2016年12月27日 |  ∟イタリアの美術館

 ※ 続・ローマとナポリにバロックの奇才を訪ねる旅 (4)

 右を向いても左を見ても、ベルニーニ(1598-1680)ばかりの<サン・ピエトロ大聖堂>。
 序と言っちゃ何だが、ヴァチカン博物館のピナコテーカ・絵画館に架るカラヴァッジョ(1573-1610)の傑作を回っておきたい。

 その傑作とは、小編、再登場の 「<キリストの埋葬>」(1602-04年)。

 彼の 「<キリストの笞打ち>」(ルーアン美術館蔵など)に連なる本作、磔刑に処されたイエスの遺体をゴルゴダの丘の麓の “ だれもまだ葬られたことのない新しい墓 ” (ヨハネ19章)へ埋葬する場面。

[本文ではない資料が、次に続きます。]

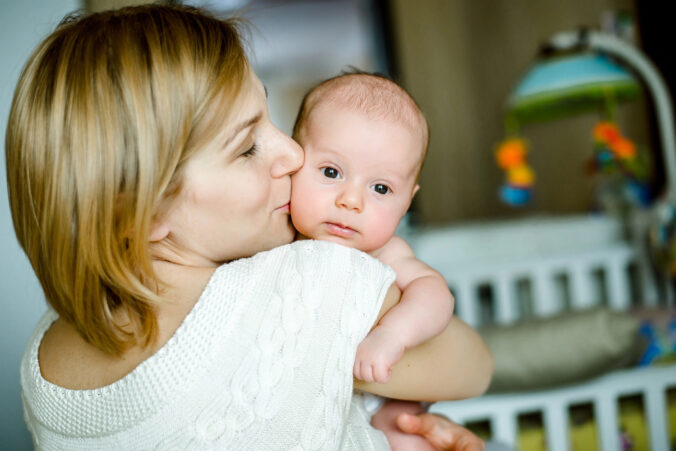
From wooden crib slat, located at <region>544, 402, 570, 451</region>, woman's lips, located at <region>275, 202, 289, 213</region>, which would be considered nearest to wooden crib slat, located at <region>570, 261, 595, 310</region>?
wooden crib slat, located at <region>544, 402, 570, 451</region>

 イタリアの司祭フィリッポ・ネリ(1515-1595)が創設した “ 司祭と信徒の共同体オラトリオ会のサンタ・マリア・イン・ヴァリチェッラ聖堂の礼拝堂ために描かれた ” (カラヴァッジョ/西村書房刊)とされている。

 主題は、“ わたしたちは洗礼によってキリストと共に葬られる ” (聖パウロのローマの信徒への手紙6章)。
 ちなみに、埋葬にイエスの弟子の十二使徒はひとりも立ち会っていない。

 本作、“ かつてある夜、イエスのもとに来たことのあるニコデモ ” (ヨハネ19章)を除いて、聖母マリアの妹が天に差し伸べた左手からマグダラのマリア、聖母マリア、 “ イエスの遺体を取り降ろしたいとピラトに願い出たアリマタヤのヨセフ ” (同19章)まで、弧を描く構図で表現されている。

 それは、礼拝堂の祭壇に架る本作を見た礼拝者が、恰もイエスが墓に安置されるかのように見えることを意図した、とされている。

 美術評論家は、“ 写実性から古典的様式へ作風の変化が示された作品 ” とも、 “ 浮き彫りを感じさせる彫刻的な表現 ” とも言う。

 とは言え、漆黒の背景の中で光を当てられた登場人物、イエスの手の甲、脇腹の傷を広げるように掴むヨセフの手、下半身を抱えるニコデモの足、そしてベールを被る<聖母マリアの表情>など、徹底した写実性、拡大してご覧下さい。を、抜きにして語ることはできない。